Tarefa a realizar: Conte as linhas dos registros abaixo que contêm a sequência "instances" e responda somente com esse número.

Dados apresentados:
────────────────

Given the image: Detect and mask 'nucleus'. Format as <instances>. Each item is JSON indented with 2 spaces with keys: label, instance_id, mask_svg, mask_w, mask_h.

────────────────

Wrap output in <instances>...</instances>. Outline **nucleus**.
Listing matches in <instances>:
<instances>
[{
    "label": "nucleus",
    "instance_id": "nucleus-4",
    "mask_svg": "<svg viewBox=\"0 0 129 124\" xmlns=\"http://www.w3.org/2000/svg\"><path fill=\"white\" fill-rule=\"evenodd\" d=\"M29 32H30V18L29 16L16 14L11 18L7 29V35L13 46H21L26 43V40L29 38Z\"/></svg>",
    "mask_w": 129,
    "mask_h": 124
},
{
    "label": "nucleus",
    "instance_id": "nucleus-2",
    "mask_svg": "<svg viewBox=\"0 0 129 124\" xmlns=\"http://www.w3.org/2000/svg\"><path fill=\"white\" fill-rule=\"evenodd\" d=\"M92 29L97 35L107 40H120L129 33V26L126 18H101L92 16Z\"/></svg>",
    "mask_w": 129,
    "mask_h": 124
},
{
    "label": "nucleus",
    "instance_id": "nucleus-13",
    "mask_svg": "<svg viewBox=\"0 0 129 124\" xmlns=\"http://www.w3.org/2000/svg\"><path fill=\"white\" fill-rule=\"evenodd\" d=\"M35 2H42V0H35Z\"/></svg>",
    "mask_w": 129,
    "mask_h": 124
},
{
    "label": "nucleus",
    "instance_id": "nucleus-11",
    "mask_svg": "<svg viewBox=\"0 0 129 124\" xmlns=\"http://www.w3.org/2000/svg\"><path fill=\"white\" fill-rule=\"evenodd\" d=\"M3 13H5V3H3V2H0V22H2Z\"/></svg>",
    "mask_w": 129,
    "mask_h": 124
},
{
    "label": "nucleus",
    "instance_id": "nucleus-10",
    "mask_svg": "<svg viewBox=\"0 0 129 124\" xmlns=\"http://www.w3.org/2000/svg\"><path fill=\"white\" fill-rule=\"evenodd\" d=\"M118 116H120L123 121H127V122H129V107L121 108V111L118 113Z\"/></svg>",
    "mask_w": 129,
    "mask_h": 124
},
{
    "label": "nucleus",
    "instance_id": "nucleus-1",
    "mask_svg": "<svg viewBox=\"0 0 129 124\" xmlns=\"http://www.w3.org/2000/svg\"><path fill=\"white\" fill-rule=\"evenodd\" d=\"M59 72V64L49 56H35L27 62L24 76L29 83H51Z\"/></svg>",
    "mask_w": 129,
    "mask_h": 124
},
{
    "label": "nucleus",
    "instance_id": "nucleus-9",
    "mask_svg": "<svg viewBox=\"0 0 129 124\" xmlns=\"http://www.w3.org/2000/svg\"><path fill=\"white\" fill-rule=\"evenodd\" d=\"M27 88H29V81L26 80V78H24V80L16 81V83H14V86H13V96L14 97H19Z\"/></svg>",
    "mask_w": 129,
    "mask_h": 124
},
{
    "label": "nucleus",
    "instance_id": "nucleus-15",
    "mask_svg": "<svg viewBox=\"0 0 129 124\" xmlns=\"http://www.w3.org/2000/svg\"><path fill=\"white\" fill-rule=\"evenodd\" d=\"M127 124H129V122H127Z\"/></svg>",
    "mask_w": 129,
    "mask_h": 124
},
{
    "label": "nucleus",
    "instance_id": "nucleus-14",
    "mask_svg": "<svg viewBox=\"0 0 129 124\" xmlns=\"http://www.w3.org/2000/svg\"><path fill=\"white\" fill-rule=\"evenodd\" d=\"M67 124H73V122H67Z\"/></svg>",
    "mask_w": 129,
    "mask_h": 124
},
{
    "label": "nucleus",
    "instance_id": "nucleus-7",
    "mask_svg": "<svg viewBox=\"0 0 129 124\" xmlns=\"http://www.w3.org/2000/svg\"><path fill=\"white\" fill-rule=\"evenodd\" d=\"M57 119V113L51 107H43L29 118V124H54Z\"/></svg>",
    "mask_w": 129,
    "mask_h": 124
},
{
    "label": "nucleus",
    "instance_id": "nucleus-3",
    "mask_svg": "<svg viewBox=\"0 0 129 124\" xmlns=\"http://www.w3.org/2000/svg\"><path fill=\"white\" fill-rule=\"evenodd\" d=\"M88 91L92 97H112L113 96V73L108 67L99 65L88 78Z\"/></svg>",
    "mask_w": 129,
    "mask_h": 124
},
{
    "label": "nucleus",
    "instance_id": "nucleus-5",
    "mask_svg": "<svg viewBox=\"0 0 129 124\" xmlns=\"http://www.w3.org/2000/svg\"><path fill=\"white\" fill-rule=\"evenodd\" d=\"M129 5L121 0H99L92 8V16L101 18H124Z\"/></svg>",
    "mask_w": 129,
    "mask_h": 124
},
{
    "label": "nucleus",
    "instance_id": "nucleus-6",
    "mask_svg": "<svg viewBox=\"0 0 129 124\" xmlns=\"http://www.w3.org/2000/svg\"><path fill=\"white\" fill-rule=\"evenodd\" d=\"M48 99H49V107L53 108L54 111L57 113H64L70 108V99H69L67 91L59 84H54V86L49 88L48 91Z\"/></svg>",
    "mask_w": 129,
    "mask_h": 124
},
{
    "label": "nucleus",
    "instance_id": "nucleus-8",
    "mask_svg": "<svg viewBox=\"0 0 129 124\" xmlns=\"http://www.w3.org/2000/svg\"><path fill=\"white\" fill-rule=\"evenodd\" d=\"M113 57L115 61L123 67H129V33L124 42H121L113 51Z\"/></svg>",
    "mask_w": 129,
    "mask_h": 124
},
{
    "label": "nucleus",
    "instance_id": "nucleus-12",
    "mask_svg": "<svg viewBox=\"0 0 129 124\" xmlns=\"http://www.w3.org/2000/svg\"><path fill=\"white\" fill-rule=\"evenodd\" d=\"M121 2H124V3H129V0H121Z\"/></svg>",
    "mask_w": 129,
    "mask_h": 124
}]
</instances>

────────────────

Solução: 5